Reading passage
= = = = =
This is a preliminary document under heavy discussion. The ideas here are mostly right, the details, not necessarily. The dialect can change radically from the time this document was written to the time it's actually implemented. Please check the actual code for the real semantics.
The Verona dialect is composed of two parts: new operations and new types. The purpose of the dialect is to keep the semantics high-level throughout MLIR optimisations to avoid lower to runtime calls too early.
The main reasons are:
- Handling MLIR operations (merging, eliding, duplicating) is easier than generic calls (especially if more than one per op)
- Operation semantics can change depending on the objects and types it operates on
- Optimisations can simplify the objects' types (ex. from a union to a concrete type)
- Leaving the expansion to the final lowering minimises cleanups of unused runtime calls
Verona types have an algebraic semantics and need to be handled carefully by the compiler.
However, all of the inference and checks are done by the parser, so the MLIR layer can assume the conversions, if any, are correct.
Therefore, there will be no type checks in MLIR and any conversion between types (ex. a concrete argument to an interface declaration) will be via a cast
operation that is equivalent to a NO-OP.
Type representation in MLIR is not necessary for correctness. With all checks done at parser level and the NO-OP casts at MLIR level, the semantics should not change amidst optimisations. However, by keeping the information for longer, we can elide a number of run-time checks at the final lowering, improving performance.
If we decide to move type inference to the MLIR level in the future, this will also help implement the passes, as it is similar to the original representation designed for that.
These will be represented by named LLVM StructureType
pointers.
Access to fields are done via structure offset, with embed
fields directly accessed and the rest resolved with a pointer indirection.
Access to methods will be done by the parser and at this point, dynamic dispatch will already have a vtable
pointer and an offset.
Direct (static) calls are done directly as an MLIR call without further complications.
Fields can be reordered for efficiency reasons, for example stronger alignment first to avoid misaligned load/store on later fields. This has to be an early static decision, to avoid changing access patterns all over the code later on. So it's also likely going to be simple and predictable.
= = = = =
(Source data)
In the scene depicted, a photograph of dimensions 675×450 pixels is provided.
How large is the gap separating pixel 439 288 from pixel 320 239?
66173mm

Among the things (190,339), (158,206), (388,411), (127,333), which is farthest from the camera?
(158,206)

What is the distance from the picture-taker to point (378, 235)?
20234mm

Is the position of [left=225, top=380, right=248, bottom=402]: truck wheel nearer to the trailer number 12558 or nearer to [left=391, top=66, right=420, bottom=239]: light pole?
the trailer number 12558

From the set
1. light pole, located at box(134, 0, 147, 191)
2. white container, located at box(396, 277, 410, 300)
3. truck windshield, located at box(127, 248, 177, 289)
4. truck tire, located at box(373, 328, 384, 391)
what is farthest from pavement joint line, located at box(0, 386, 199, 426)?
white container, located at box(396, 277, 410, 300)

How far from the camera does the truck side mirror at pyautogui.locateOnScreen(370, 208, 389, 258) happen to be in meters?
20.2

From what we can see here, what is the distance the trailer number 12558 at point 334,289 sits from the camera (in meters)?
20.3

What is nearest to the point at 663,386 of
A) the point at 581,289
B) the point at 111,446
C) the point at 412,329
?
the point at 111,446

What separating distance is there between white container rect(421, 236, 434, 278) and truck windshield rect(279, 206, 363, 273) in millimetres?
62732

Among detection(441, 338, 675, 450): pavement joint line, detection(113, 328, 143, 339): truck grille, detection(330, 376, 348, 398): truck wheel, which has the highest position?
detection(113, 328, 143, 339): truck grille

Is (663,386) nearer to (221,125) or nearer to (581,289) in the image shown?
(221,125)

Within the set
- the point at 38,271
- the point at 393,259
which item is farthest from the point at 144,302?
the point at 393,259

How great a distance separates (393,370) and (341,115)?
= = = = =
Tasks to carry out
1 - Copy the design notes on the Verona dialect from "This is a preliminary" up to and including "calls too early.", renaming "dialect" to "extension" throughout.
2 - Put this sentence from the design notes on the Verona dialect into Spanish: "Direct (static) calls are done directly as an MLIR call without further complications."
The items can be ignored.

Answers to the tasks
1 -
This is a preliminary document under heavy discussion. The ideas here are mostly right, the details, not necessarily. The extension can change radically from the time this document was written to the time it's actually implemented. Please check the actual code for the real semantics.
The Verona extension is composed of two parts: new operations and new types. The purpose of the extension is to keep the semantics high-level throughout MLIR optimisations to avoid lower to runtime calls too early.

2 - Las llamadas directas (estáticas) se realizan directamente como una llamada de MLIR sin más complicaciones.